PMB and El Camino Health with Lifepoint Rehabilitation, a business unit of Lifepoint Health, broke ground on a new inpatient rehabilitation hospital in Sunnyvale, California. The El Camino Health Rehabilitation Hospital is an inpatient rehabilitation facility that will expand access to specialized care in a setting built specifically to support healing and recovery. Construction on the 64,000 square-foot, 52-bed HCAI 1 project began, and the new facility is scheduled to start taking patients in the spring of 2027.
The project is designed with a patient-centered approach that will provide a safe and therapeutic environment for individuals in need of comprehensive rehabilitation services.
This new inpatient rehabilitation facility will feature 52 all-private rooms with full bathrooms, including specialty care patient rooms. It will provide acute adult inpatient care for individuals recovering from strokes, spinal cord injuries, traumatic brain injuries, and other severe conditions. Key clinical services will include physical and occupational therapies, speech pathology services, and specialized programs dedicated to neurological, stroke, brain injury, spinal cord injury and amputation rehabilitation.

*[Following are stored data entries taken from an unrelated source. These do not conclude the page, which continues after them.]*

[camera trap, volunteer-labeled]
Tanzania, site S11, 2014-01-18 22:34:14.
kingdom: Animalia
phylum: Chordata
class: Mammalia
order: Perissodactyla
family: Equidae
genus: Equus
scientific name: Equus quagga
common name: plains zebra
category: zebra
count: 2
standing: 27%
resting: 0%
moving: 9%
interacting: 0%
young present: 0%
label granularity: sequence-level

A key feature of the new hospital will be a secured brain injury unit with private dining and a dedicated therapy gym. Additionally, while in treatment, patients will benefit from large interdisciplinary gyms and a therapeutic courtyard featuring golf, gardens and varied surfaces designed to enhance mobility training. The facility will also include a transitional living apartment, designed to simulate a residential environment, where patients can practice daily living tasks in preparation for a smooth transition back home. El Camino Health will provide a suite of ancillary and support services, including laboratory services, radiology, security, employee health, medical staff credentialing, biomedical engineering, and managed care contracting.
The team for the project includes PMB as developer, Material Design Architects as architect, Truebeck as design-builder.